Elle estime que nous sommes les victimes d’un jeu de dupes, étant contrainte de promouvoir ses sextoys sous la l’angle de la santé — la rééducation du périné — pour être autorisée à faire de la publicité sur les réseaux sociaux. Une hypocrisie qui se retrouve à tous les niveaux : « les banques ne font pas non plus la différence entre pornographie et sexualité. »
Elle estime que la sexualité n’est jamais proprement discutée, et souvent source de blocages. Blocages souvent masculins… « Si j’avais eu face à moi des jurys de femmes et non uniquement d’hommes, ça aurait changé la nature des débats. »
Comment, dès lors, libérer la parole ?
Selon Thomas, qui développe de nombreux projets dans le sens d’un dialogue avec les adolescents : « il ne s’est pas passé grand chose depuis 30 ans… Aujourd’hui il faut essayer des choses, sans se mettre d’œillères. » Par exemple, il faut mieux comprendre la réalité dans laquelle ces jeunes vivent : « ce qui caractérise cette génération d’ados est qu’ils vivent une dichotomie entre la sexualité et la relation affectueuse : ils acceptent très bien l’un sans l’autre. Pourtant c’est une génération très fleur bleue, très romantique. »
Pour libérer la parole, Christel estime qu’il faut parler de toutes les sexualités et de toutes les réalités pornographiques. Elle explique par exemple qu’il existe aujourd’hui de nouvelles formes de contenus pornographiques, plus éthiques mais moins accessibles. Elle souhaite également défendre la sexualité des seniors, souvent niée : « je n’ai pas envie quand je serais vieille qu’un médecin me dise si j’ai le droit de prendre du plaisir, de me sentir vivante, d’aimer. » Elle s’indigne : « Est-ce qu’on se dit que ça n’existe pas ? Ou est-ce qu’on se donne les moyens de trouver des solutions ? »
Thomas nous répond avec son expérience auprès des jeunes : « il est primordial dès le plus jeune âge de faire comprendre des notions comme le respect du corps des autres, le consentement. » Christel se joint à lui : « Oui, la sextech doit nous permettre d’aller vers une société plus inclusive. » L’image est belle :
« Faire l’amour c’est universel, dans le monde entier. Donc ça ne devrait pas être si compliqué de faire bouger les choses. On a tous à y gagner ! »
Que penser des dangers que peut faire peser la technologie sur notre rapport à la sexualité ?
Thomas juge qu’il est important de parvenir à protéger les enfants des sites pornographiques. Il souligne que le modèle économique de ces sites les pousse à montrer du contenu de plus en plus trash, et qu’il est nécessaire de bien comprendre la manière dont tout ce système est financé — et à quel point il génère des quantités de données impressionnantes sur ces utilisateurs.

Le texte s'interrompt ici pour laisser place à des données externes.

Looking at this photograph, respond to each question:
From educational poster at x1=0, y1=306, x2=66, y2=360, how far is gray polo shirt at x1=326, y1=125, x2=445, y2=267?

Christel veut mettre en avant, non pas le côté anxiogène des nouvelles technologies, mais « le monde passionnant des possibles, vers une société plus ouverte où les gens s’aiment mieux ». Quand on lui demande alors ce qu’elle ferait avec dix millions d’euros, elle répond du tac au tac : « Je hacke l’Assemblée Nationale et je créé un ministère du plaisir !»
Plus sérieusement, elle explique qu’elle investirait aux quatre niveaux d’actions de son association de Sextech for good, pour créer un écosystème vertueux et en inventer les nouveaux métiers.